Stonehenge – Wednesday 5th June
It’s strangely calm at Stonehenge today. It’s busy but not overwhelmed by visitors and everyone seems fairly chilled. The warmth of the sun is tempered by the wind but at least it’s out. It isn’t quite warm enough for shorts and t-shirts but this is England and it is June, and when did temperature rather than season dictate what people wear?
Mark uncovers his silverpoint drawing and quietly, studiously, continues the process while other visitors trawl by.
“It’s too bad you can’t walk in there”, says an American man.
“Back over!” says one of the custodians beckoning with her index finger to a visitor who has dared to step over the guide rope towards the stones.
A voice floats out of the staff walkie-talkies, “Your Japanese speakers on the way up now.”
An older lady in a blue and white striped top stands next to Mark and leans over to better look at his drawing. She lifts her audio guide to her ear as if it might tell her something about the artist.
A tour guide arrives on the tarmac path holding aloft a green umbrella with eyes on top and a smile painted underneath; a frog umbrella leading Russian visitors around Stonehenge.
A very petite Japanese lady leans in close to Mark and emits an elongated “aaaaaah” very close to his ear. I think it’s an “aaaaah” of approval.
A man in a turquoise polo shirt and baseball cap stands behind Mark and videos him with a small compact camera. As he watches the screen displaying the artist drawing, a woman barges past and in front of his shot. He ‘hurumphs’ and throws her a seriously dirty look to which she’s totally oblivious. He watches the playback, then begins filming the Stonehenge Artist again.
“Your next group is 16 mixed English, Spanish and Italian”, says the voice from the walkie-talkie.
Five bikers arrive to stand next to Mark. They’re wearing similar leather sleeveless tunics, elaborately decorated with the words ‘Westsachsen Chapter Germany’ embroidered in an arc over the shoulder blades.
A small flock of starlings flies in and settles on the grass nearest the Henge ditch. It’s a mixture of parents and their young. The adults peck about the grass busily while the light brown fledglings follow them closely all the while demanding to be fed. They’re very noisy.
A Japanese man dressed head to toe in beige stands close up to the guide rope, raises his left leg, and gently but deliberately kicks a metal support. Seems to be in order…
I walk past the Heel Stone along the low metal bridge. Recently small laminated signs have been attached, ‘Warning: Please do not lean on the ropes or the netting’. Something for the English speakers.

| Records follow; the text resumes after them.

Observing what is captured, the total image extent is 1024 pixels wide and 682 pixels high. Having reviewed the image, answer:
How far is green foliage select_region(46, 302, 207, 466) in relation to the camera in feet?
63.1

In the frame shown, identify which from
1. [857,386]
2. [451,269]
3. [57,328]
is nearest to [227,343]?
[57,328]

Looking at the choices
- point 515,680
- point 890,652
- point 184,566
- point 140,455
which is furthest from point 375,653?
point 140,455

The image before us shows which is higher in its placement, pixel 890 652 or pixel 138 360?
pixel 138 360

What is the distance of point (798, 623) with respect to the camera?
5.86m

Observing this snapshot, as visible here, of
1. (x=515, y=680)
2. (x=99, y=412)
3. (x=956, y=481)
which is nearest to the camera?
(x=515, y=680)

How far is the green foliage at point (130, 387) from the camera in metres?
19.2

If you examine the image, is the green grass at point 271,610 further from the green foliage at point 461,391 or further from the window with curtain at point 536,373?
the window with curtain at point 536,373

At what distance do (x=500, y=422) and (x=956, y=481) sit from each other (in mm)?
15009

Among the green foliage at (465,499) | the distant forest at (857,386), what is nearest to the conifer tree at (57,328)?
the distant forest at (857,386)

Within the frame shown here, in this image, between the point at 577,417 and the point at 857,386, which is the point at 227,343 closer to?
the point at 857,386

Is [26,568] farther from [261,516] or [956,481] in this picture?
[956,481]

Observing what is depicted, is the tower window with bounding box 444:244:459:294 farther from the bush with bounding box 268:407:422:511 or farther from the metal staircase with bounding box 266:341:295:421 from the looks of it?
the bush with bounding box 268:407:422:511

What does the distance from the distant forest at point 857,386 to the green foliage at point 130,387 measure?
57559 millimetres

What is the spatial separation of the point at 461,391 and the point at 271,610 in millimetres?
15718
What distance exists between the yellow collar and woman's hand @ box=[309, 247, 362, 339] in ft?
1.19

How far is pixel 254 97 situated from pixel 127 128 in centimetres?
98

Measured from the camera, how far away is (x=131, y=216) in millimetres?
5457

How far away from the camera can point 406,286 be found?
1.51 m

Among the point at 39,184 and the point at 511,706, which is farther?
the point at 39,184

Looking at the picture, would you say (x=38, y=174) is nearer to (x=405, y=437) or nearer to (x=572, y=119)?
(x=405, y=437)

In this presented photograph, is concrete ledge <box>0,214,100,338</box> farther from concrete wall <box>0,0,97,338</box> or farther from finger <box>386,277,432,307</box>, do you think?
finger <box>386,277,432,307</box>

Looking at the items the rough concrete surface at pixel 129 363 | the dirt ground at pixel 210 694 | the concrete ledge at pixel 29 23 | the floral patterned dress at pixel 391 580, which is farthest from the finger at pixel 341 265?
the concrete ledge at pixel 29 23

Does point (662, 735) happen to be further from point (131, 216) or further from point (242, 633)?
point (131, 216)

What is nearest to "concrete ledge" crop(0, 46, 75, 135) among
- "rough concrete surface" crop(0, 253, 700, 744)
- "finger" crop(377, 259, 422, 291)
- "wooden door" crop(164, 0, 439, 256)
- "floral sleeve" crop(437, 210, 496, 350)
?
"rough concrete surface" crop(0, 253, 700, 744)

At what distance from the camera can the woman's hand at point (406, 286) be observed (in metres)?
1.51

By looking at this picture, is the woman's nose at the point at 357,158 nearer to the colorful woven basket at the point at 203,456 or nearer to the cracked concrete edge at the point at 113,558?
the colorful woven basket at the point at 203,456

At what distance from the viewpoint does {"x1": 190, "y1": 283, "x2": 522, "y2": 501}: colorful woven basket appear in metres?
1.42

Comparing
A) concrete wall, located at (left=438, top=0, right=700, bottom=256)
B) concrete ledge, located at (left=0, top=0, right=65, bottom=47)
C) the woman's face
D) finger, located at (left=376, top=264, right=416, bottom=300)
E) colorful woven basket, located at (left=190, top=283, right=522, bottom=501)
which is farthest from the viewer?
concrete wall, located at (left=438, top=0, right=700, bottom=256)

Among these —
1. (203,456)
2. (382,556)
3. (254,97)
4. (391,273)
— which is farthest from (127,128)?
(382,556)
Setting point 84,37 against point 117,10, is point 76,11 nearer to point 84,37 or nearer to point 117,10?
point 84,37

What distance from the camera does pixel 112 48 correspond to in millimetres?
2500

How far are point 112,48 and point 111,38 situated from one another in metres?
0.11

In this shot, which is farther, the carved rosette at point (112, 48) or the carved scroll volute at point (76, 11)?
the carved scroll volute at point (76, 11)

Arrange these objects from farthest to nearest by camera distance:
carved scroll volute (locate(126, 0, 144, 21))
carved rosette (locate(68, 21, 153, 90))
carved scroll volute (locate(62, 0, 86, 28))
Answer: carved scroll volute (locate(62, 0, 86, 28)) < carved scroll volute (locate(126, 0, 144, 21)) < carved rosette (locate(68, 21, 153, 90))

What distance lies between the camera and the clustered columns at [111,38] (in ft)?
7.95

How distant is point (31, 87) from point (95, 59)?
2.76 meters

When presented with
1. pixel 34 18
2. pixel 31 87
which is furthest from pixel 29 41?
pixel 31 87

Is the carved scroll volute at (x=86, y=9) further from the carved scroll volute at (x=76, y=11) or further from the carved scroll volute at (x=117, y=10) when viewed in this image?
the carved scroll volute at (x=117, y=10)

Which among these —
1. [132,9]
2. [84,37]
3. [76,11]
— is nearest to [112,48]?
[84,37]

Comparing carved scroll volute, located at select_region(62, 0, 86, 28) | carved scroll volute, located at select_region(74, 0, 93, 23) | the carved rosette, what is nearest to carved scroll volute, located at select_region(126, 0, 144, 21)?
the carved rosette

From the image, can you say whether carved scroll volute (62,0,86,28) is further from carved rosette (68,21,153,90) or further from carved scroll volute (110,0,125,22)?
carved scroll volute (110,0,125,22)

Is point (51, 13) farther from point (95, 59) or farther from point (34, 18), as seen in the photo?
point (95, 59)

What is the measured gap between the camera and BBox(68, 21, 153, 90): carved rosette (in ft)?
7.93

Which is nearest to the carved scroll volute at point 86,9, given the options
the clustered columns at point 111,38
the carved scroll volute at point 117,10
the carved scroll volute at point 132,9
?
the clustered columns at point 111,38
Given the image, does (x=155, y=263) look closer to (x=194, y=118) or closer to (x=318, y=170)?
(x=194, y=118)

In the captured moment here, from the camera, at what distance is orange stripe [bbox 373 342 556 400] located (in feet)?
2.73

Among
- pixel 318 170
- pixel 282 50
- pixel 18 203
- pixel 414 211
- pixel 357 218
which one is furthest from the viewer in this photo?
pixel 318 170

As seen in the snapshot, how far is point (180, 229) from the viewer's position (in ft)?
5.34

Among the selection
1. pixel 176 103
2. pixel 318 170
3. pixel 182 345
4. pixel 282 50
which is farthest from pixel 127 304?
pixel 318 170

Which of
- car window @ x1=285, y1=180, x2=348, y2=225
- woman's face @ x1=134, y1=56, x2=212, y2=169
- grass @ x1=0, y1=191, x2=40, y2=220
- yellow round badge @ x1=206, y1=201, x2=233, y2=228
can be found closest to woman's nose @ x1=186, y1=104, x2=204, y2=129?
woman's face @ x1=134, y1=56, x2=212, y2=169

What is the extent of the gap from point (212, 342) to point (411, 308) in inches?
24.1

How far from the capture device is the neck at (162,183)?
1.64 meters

One of the custodians is standing at the end of the bridge and she’s approached by a visitor offering up her audio guide; “Do you know how to make this speak German?” she asks, “I have been listening all the time in French”, she says in impeccable English. I’m impressed. The custodian presses some buttons and hands the audio pod back. “There you are. You’re on number 6 and it’s all in German!” “That’s great. How did you do that?” says the grateful visitor. “Ah, it’s magic”, says the custodian, wiggling her fingers towards the stones as if she’s playing an invisible piano. “The magic of Stonehenge.” And the two women stand and laugh together in the soft sunlight.